§ What you are asked to do
Please quote exactly the lines below from the line containing "United States, site lebec_CA-39." to the line containing "A: Gray fox (Urocyon cinereoargenteus).", both lines included, and nothing else.

>>>

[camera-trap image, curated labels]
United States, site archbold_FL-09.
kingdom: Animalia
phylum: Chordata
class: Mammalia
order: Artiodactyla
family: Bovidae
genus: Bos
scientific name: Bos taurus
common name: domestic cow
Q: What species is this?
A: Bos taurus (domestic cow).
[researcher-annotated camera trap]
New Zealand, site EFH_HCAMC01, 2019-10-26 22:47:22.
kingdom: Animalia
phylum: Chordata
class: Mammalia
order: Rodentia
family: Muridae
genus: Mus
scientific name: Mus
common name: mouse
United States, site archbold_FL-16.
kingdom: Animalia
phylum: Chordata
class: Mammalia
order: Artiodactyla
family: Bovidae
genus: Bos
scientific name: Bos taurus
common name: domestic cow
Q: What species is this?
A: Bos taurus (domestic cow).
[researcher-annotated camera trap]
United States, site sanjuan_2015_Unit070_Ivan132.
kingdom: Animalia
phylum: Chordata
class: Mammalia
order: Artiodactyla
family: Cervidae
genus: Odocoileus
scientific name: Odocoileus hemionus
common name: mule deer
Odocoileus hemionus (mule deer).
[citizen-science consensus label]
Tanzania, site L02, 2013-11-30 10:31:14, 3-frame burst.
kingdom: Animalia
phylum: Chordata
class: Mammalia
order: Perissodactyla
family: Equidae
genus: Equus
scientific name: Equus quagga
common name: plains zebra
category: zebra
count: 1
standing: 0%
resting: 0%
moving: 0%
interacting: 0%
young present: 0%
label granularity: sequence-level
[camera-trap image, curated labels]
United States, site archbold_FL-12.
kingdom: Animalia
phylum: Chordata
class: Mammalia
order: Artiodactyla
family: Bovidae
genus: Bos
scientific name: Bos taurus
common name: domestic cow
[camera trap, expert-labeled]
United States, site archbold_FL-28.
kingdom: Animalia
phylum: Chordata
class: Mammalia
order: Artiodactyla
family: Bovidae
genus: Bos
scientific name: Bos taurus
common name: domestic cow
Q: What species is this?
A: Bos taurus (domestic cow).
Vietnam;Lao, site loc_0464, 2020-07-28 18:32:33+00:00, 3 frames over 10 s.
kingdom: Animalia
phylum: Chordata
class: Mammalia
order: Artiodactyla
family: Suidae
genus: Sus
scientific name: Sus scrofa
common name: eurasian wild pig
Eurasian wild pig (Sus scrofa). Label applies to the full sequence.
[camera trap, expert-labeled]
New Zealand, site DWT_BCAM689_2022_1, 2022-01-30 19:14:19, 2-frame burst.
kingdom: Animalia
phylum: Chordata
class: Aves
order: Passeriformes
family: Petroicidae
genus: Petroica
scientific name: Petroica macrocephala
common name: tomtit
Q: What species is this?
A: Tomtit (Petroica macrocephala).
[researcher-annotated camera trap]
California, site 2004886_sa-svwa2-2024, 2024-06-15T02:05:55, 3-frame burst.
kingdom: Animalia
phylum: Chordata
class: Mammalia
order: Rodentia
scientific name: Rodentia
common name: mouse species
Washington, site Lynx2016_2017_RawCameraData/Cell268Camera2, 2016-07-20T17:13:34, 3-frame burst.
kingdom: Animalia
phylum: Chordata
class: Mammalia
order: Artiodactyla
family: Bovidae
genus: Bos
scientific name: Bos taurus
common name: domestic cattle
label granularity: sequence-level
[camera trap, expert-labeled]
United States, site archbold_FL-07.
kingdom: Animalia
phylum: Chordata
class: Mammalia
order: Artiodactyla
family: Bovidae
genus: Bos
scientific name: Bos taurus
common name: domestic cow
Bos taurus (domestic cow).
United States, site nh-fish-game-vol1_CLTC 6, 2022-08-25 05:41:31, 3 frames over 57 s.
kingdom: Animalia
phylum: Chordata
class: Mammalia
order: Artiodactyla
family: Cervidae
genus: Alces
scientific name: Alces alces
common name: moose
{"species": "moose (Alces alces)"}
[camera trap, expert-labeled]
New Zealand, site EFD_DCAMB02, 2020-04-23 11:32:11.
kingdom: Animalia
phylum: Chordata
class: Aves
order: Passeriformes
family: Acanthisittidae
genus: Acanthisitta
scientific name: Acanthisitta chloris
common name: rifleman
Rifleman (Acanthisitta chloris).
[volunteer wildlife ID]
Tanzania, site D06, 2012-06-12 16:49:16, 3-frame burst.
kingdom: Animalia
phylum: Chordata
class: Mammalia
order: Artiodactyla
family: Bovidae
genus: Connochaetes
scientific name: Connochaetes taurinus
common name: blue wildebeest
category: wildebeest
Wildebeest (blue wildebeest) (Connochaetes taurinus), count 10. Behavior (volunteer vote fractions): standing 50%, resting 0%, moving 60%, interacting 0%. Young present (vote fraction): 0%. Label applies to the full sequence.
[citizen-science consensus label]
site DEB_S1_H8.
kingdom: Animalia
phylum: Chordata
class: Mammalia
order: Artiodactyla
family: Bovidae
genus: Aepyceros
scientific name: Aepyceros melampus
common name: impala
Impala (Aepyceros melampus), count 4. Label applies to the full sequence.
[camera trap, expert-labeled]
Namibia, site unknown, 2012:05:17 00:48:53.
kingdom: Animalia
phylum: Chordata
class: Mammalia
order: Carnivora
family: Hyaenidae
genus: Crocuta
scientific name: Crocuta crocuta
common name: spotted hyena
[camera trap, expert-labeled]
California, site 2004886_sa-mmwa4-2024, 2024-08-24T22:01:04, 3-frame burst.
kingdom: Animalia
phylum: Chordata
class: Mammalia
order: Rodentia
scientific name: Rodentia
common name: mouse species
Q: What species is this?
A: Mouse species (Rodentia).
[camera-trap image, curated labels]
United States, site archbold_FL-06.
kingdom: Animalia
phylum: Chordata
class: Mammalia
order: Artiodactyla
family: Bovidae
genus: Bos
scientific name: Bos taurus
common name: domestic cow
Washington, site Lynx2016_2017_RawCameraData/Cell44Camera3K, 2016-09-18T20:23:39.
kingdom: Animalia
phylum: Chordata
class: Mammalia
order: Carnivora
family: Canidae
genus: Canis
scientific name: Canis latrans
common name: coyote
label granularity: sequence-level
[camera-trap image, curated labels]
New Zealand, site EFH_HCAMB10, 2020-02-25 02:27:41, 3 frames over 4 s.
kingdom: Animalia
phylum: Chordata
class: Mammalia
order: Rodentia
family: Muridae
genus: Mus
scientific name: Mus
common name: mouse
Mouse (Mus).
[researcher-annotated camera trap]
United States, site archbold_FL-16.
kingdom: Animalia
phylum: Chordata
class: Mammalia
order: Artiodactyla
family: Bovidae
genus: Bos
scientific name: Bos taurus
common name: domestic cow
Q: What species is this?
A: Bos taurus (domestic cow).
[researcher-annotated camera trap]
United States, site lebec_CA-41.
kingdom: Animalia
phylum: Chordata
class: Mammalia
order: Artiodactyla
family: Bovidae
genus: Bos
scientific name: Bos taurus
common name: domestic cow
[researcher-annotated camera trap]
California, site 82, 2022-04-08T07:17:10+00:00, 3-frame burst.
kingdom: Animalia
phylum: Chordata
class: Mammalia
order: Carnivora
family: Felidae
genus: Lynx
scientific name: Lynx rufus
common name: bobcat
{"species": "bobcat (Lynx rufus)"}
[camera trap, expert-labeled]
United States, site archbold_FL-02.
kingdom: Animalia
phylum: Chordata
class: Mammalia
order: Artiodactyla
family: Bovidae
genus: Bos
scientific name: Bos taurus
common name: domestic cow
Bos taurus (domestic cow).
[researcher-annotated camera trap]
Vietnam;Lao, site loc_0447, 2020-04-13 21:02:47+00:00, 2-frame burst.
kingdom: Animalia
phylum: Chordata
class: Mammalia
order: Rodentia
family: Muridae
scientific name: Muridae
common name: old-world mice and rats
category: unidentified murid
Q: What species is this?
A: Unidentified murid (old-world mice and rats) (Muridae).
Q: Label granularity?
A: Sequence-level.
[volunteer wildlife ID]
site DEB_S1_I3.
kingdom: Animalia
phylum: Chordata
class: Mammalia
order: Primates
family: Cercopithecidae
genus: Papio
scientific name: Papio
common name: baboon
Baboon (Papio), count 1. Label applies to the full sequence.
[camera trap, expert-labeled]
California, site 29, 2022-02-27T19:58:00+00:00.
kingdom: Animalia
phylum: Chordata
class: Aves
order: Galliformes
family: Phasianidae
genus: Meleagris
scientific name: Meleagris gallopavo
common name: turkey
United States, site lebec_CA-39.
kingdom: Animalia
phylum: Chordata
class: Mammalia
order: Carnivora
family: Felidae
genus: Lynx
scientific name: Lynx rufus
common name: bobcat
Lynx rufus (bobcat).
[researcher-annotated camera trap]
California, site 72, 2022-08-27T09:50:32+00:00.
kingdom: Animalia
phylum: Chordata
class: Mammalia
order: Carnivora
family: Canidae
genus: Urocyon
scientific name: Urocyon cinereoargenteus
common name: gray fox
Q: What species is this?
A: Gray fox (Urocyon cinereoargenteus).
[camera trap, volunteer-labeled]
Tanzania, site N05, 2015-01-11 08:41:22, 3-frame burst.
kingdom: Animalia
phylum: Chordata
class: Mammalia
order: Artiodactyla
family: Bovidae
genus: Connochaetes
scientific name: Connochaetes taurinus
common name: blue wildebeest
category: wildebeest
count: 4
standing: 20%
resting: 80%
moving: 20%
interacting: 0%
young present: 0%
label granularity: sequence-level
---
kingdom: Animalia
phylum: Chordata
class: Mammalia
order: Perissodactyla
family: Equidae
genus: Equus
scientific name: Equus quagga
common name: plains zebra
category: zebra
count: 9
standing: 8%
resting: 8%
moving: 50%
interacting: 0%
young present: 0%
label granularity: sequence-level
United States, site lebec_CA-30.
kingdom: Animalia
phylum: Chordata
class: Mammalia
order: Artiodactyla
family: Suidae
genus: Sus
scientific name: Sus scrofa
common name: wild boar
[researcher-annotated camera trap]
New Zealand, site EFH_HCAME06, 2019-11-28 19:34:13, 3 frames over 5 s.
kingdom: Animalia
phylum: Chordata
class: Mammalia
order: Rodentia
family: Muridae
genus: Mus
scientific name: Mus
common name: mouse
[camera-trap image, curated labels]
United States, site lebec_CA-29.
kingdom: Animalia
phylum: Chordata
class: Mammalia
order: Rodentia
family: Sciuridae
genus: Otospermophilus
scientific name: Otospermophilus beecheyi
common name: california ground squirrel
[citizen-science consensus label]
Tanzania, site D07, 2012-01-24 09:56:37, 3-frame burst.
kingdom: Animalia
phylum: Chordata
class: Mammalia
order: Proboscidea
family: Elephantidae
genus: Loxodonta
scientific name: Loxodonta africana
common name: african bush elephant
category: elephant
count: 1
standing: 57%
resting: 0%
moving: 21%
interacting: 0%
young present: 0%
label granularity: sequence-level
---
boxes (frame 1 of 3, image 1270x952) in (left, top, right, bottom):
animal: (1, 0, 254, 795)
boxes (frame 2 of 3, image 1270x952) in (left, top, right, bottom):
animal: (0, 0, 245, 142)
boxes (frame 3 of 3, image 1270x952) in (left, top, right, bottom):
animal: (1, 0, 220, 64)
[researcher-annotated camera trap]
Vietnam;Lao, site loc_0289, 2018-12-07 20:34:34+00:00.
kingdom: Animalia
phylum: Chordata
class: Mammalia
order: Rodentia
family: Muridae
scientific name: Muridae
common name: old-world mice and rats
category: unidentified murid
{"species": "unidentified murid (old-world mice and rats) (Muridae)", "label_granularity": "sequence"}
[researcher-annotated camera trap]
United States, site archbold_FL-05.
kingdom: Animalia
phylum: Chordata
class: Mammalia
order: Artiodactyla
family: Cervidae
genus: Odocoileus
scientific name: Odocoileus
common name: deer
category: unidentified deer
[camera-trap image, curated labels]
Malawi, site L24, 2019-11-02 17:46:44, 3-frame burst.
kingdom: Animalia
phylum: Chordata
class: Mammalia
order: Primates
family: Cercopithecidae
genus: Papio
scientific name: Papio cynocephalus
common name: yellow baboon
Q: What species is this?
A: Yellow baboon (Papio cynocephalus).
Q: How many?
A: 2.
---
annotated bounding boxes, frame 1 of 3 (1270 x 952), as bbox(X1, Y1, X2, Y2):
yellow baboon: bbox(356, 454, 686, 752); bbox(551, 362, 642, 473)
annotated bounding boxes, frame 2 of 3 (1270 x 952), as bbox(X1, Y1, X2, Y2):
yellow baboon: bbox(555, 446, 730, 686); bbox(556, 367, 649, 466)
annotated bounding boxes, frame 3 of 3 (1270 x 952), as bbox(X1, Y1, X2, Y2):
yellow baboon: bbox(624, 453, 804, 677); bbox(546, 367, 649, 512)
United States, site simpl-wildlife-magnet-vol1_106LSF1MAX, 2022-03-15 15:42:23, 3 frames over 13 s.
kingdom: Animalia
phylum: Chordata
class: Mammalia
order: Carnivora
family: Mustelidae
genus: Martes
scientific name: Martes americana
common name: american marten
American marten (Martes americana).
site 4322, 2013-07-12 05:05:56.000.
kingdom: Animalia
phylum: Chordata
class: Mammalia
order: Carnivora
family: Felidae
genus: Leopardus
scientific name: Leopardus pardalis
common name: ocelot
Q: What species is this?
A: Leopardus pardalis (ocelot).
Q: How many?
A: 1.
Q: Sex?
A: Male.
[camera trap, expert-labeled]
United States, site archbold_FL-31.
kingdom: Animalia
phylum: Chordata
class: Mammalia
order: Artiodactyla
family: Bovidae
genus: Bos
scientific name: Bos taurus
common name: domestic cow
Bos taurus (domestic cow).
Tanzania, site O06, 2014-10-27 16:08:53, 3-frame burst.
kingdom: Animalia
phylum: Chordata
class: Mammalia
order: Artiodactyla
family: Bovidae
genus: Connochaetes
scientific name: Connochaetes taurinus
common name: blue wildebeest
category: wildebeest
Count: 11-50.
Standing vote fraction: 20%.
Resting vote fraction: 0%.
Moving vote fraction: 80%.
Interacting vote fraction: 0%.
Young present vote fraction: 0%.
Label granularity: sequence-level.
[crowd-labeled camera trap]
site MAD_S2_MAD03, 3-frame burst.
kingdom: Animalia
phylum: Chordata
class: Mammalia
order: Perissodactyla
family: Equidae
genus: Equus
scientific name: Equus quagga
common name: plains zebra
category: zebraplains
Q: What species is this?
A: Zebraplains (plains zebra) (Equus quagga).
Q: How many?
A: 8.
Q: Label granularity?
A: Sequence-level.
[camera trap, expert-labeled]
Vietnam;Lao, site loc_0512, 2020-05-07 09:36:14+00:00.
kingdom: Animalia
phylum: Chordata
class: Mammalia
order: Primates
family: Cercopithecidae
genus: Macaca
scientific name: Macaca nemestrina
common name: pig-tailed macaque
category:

<<<

§ Completed exercise
United States, site lebec_CA-39.
kingdom: Animalia
phylum: Chordata
class: Mammalia
order: Carnivora
family: Felidae
genus: Lynx
scientific name: Lynx rufus
common name: bobcat
Lynx rufus (bobcat).
[researcher-annotated camera trap]
California, site 72, 2022-08-27T09:50:32+00:00.
kingdom: Animalia
phylum: Chordata
class: Mammalia
order: Carnivora
family: Canidae
genus: Urocyon
scientific name: Urocyon cinereoargenteus
common name: gray fox
Q: What species is this?
A: Gray fox (Urocyon cinereoargenteus).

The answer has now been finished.